* **WORK REQUEST**:
Restate the following records word for word without images.

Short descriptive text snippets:
□ □ □
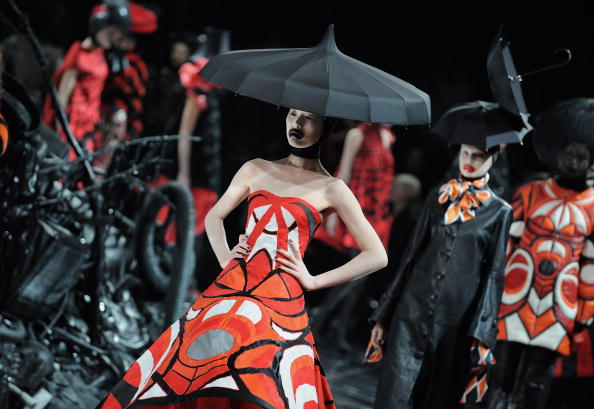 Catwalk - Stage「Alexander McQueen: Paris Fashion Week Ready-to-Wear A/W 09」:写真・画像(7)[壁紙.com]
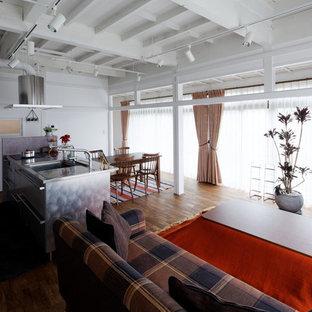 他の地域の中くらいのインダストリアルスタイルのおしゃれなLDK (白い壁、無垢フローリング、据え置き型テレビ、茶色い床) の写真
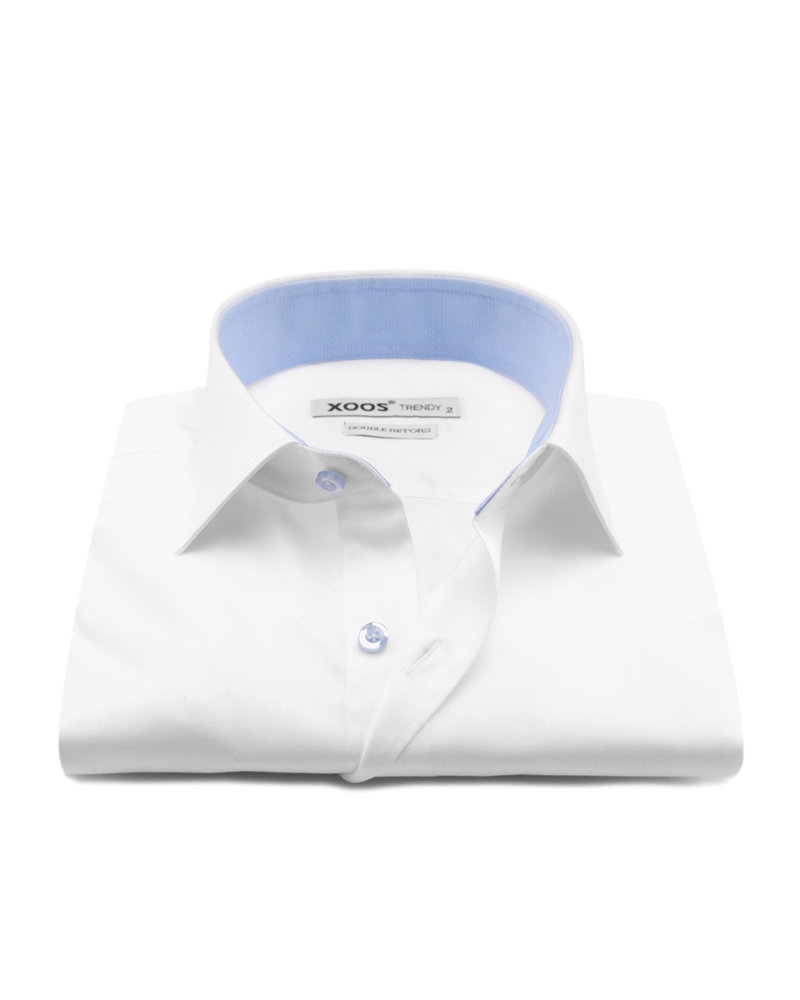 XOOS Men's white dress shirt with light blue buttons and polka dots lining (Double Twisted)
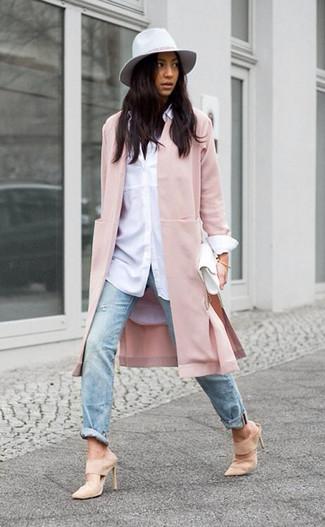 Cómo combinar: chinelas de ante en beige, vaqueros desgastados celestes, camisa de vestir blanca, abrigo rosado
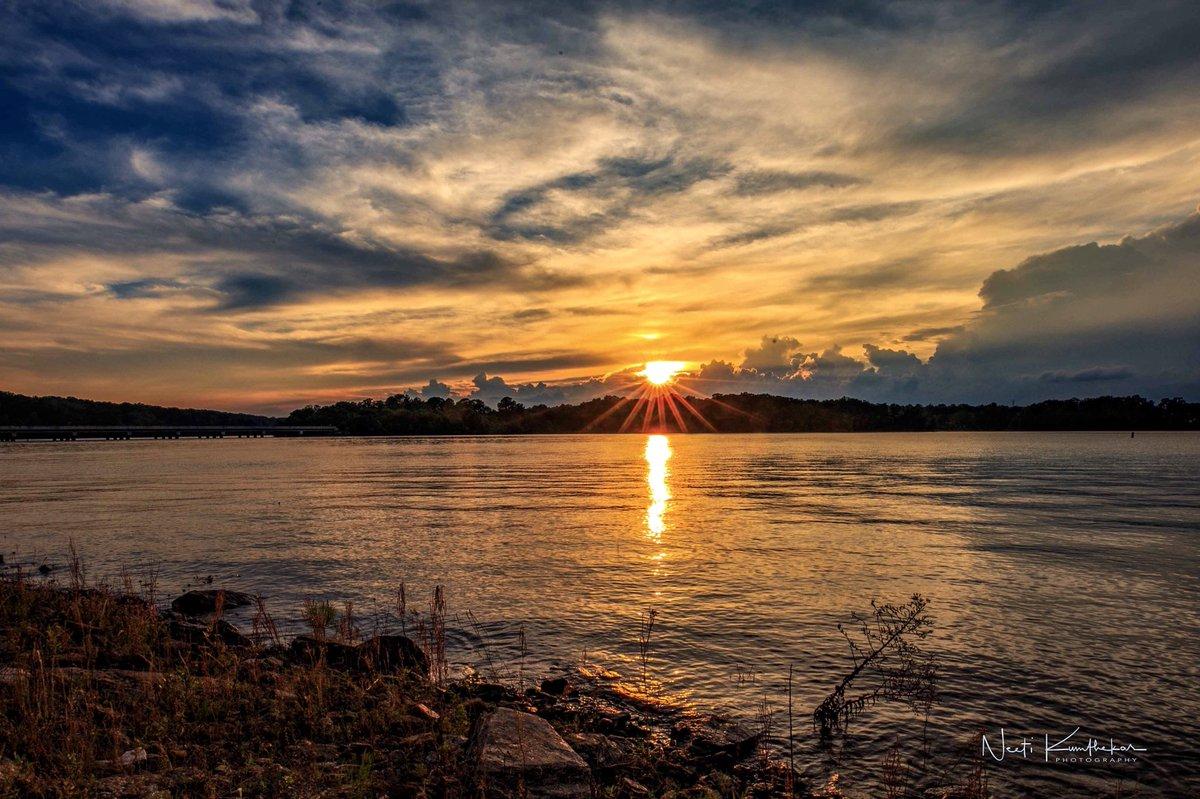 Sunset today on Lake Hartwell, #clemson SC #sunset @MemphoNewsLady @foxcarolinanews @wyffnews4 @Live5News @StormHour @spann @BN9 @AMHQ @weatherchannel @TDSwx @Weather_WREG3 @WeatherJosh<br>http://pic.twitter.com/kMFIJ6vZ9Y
□ □ □
* **EXERCISE RESULT**:
 Catwalk - Stage「Alexander McQueen: Paris Fashion Week Ready-to-Wear A/W 09」:写真・画像(7)[壁紙.com]
 他の地域の中くらいのインダストリアルスタイルのおしゃれなLDK (白い壁、無垢フローリング、据え置き型テレビ、茶色い床) の写真
 XOOS Men's white dress shirt with light blue buttons and polka dots lining (Double Twisted)
 Cómo combinar: chinelas de ante en beige, vaqueros desgastados celestes, camisa de vestir blanca, abrigo rosado
 Sunset today on Lake Hartwell, #clemson SC #sunset @MemphoNewsLady @foxcarolinanews @wyffnews4 @Live5News @StormHour @spann @BN9 @AMHQ @weatherchannel @TDSwx @Weather_WREG3 @WeatherJosh<br>http://pic.twitter.com/kMFIJ6vZ9Y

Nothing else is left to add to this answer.